Most of the funds that had been set aside for the purpose of compensatory afforestation has remained to be unused because of issues that have arisen between states over how the funds should be used. Because of the conflict, the funds have remained to be unused and frozen for even a longer period until a solution has been met. Also, the states have delayed collecting the funds hence contributing to the misappropriation of the funds that has been set aside for compensatory afforestation.

In India, there is need for strict implementation of the reform due to complaints by most individuals that CAMPA does not follow up to ensure that the destroyed forests are not wholly compensated. The High Court in India in the year 2000, ruled out on details that surrounded the good process of CA by the Ministry. Also, the High Court gave an order to the Ministry for leading the matter that delivers for description regarding errands in the period of the funding of the clearance of forests.
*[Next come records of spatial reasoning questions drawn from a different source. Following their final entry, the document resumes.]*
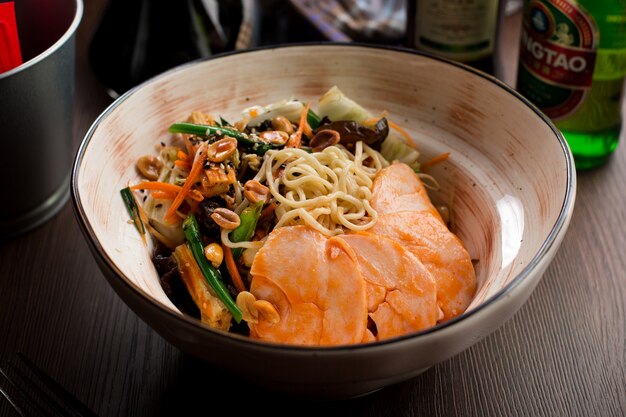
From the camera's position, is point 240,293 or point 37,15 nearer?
point 240,293

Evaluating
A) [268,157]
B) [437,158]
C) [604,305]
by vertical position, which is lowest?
[604,305]

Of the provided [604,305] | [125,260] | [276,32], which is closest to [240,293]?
[125,260]

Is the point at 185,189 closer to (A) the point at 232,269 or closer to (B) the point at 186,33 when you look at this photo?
(A) the point at 232,269

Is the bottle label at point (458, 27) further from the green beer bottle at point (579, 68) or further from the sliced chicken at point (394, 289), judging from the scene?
the sliced chicken at point (394, 289)

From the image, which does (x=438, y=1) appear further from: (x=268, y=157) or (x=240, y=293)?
(x=240, y=293)

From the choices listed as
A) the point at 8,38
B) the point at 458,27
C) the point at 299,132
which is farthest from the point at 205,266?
the point at 458,27

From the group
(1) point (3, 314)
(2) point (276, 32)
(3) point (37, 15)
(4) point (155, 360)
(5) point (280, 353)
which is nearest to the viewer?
(5) point (280, 353)

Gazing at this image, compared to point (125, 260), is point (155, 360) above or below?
below
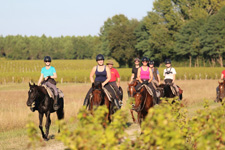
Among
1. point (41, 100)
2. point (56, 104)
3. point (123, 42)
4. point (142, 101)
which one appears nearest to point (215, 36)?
point (123, 42)

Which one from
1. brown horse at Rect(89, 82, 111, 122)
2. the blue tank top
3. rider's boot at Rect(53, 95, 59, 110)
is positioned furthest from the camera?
rider's boot at Rect(53, 95, 59, 110)

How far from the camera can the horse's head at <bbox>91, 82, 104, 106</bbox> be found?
32.6ft

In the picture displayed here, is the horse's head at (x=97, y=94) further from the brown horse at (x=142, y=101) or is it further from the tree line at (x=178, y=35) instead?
the tree line at (x=178, y=35)

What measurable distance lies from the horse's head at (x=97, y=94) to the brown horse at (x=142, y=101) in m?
1.52

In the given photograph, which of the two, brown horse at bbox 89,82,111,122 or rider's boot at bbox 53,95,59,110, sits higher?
brown horse at bbox 89,82,111,122

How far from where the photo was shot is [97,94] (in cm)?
998

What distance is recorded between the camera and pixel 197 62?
84.3 meters

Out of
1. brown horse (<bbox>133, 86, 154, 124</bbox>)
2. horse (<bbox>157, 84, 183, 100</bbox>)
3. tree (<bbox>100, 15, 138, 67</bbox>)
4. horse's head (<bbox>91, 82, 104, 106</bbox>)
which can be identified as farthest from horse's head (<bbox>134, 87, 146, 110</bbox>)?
tree (<bbox>100, 15, 138, 67</bbox>)

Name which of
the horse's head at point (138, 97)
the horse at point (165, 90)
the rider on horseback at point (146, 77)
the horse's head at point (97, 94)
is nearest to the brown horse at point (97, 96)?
the horse's head at point (97, 94)

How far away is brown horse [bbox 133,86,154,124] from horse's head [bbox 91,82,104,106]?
1523 millimetres

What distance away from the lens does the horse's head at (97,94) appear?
32.6ft

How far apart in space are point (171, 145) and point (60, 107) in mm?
9042

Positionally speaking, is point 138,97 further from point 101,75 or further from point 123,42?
point 123,42

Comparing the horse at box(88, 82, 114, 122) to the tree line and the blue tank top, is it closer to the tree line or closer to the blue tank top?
the blue tank top
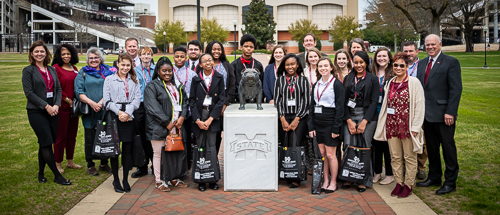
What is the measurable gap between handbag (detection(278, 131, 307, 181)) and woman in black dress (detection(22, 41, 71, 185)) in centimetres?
320

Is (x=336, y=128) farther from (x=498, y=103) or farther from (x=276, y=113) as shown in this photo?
(x=498, y=103)

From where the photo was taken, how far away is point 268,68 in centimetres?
665

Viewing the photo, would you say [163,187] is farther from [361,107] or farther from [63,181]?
[361,107]

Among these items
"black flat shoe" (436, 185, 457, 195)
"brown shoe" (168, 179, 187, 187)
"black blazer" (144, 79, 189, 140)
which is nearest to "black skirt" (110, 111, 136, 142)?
"black blazer" (144, 79, 189, 140)

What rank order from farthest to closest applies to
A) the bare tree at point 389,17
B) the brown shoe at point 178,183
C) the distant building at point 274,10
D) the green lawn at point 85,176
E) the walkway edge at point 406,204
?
the distant building at point 274,10 → the bare tree at point 389,17 → the brown shoe at point 178,183 → the green lawn at point 85,176 → the walkway edge at point 406,204

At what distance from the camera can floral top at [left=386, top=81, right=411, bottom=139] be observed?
17.8 feet

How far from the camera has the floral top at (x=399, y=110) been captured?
5.43 meters

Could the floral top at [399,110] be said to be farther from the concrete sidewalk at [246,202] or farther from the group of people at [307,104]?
the concrete sidewalk at [246,202]

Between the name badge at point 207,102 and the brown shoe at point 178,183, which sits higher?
the name badge at point 207,102

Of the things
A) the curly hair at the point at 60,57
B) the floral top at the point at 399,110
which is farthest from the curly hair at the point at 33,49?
the floral top at the point at 399,110

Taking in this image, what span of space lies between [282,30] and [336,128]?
81.1 m

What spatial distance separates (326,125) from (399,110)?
0.98 metres

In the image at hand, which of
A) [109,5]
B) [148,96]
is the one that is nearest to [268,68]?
[148,96]

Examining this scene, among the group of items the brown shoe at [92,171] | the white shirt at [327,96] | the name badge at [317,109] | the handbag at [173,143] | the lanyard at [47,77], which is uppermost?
the lanyard at [47,77]
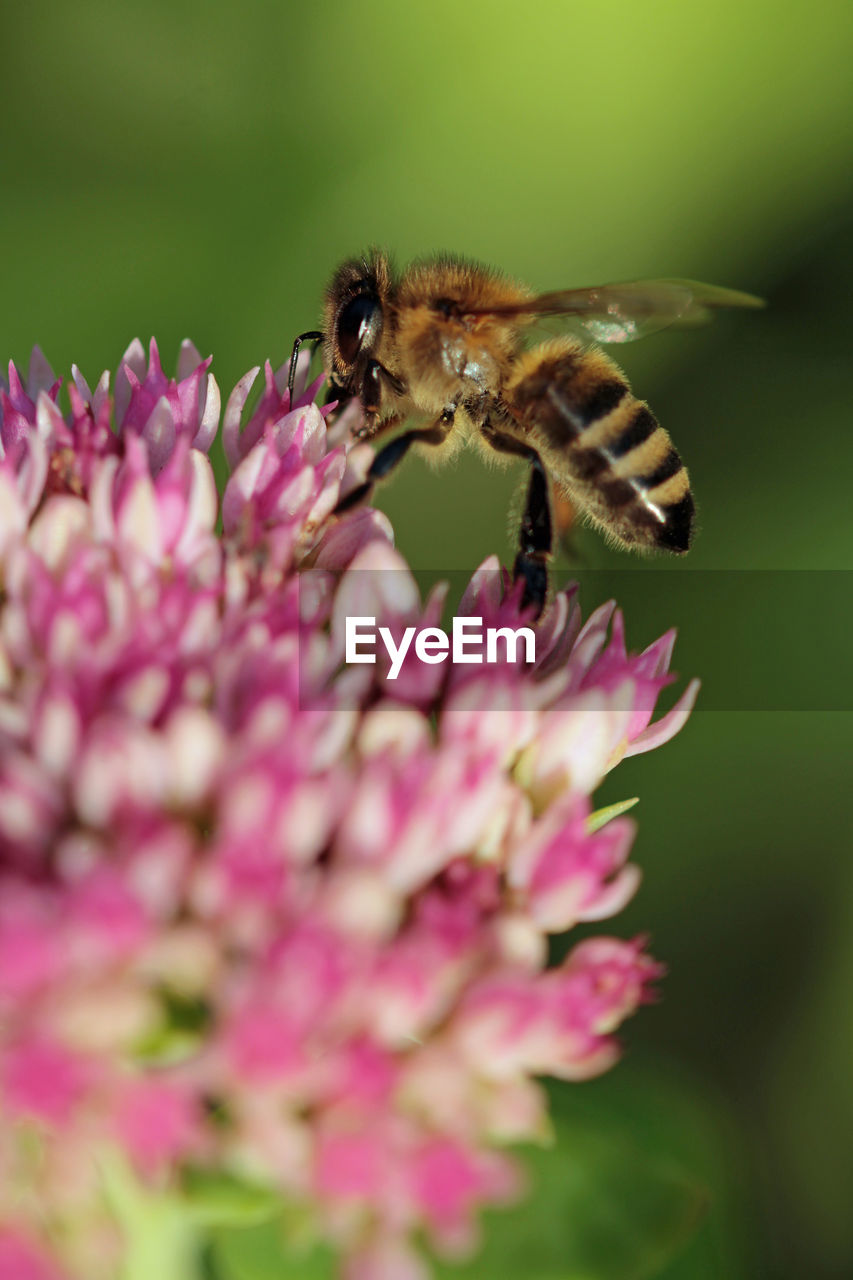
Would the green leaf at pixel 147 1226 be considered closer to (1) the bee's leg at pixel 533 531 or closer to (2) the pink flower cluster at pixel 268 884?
(2) the pink flower cluster at pixel 268 884

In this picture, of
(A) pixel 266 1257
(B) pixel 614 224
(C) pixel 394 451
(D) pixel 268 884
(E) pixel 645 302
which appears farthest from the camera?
(B) pixel 614 224

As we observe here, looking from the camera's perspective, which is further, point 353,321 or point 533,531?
point 353,321

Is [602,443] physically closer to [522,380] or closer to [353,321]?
[522,380]

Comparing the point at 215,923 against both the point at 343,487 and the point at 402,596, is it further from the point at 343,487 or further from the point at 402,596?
the point at 343,487

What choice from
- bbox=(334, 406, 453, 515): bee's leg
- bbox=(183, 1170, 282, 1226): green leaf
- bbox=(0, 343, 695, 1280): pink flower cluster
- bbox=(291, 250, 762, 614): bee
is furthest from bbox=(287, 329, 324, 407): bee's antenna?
bbox=(183, 1170, 282, 1226): green leaf

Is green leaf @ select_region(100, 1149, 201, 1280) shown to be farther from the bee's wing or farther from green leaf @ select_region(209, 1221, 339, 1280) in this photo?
the bee's wing

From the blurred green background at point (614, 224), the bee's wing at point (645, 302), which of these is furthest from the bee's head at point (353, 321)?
the blurred green background at point (614, 224)

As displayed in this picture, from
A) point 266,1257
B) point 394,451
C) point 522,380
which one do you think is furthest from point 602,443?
point 266,1257
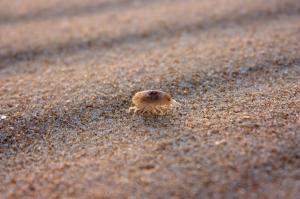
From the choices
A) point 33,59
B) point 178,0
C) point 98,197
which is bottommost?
point 98,197

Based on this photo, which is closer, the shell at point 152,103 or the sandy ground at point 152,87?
the sandy ground at point 152,87

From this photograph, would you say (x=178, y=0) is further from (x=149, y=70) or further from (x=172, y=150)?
(x=172, y=150)

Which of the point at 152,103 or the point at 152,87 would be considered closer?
the point at 152,103

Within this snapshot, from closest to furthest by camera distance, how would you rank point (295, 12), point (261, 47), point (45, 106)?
1. point (45, 106)
2. point (261, 47)
3. point (295, 12)

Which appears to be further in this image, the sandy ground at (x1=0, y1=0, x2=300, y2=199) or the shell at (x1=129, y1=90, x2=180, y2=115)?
the shell at (x1=129, y1=90, x2=180, y2=115)

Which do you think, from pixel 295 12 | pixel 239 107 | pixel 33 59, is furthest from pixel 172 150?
pixel 295 12

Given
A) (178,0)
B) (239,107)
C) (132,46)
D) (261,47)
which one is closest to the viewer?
(239,107)

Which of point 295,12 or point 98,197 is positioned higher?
point 295,12

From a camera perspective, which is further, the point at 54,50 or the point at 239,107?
the point at 54,50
In the year 2012, the high law court made a directory creating the Compensatory funds acknowledged by the supports is directed to CA. CA Fund Management and Planning Authority was therefore instructed by the Environment and forests ministry. In the year 2009, the High Court gave a mandatory that the CAMPA would be getting an advisory in the assembly under control of the Ministry.

==Efficiency of the compensatory afforestation guidelines in India==
The Act 1980 regarding the forest expects that afforestation is done while compensating the forest land that has been taken for uses of non-forest activities. In the year 2007, the environment ministry overseeing Forest and Climate Change. They gave out rules that specifically laid out the measures for identification together with the sustainability of land that has been set aside for the purpose of Afforestation compensation.

The guidelines from MoEF (Ministry of Environment, Forest) states that if the land that has been set aside and proposed as a place where forests can be relocated and contains some vegetation or density that is substantial, the arrangement will not be properly balanced because there is inadequate space for plant the required plants in the zone that has been suggested. Instead of declining the application, by the overseers and the project managers, the Environment and Forests Ministry gives a suggestion that one thousand plants can be planted per hectare in a land that does not have any forest. The Environment and Forest Ministry further state that the one thousand plants can be carried over to the next land if the plants cannot be able to fit in the one hectare that has been set aside.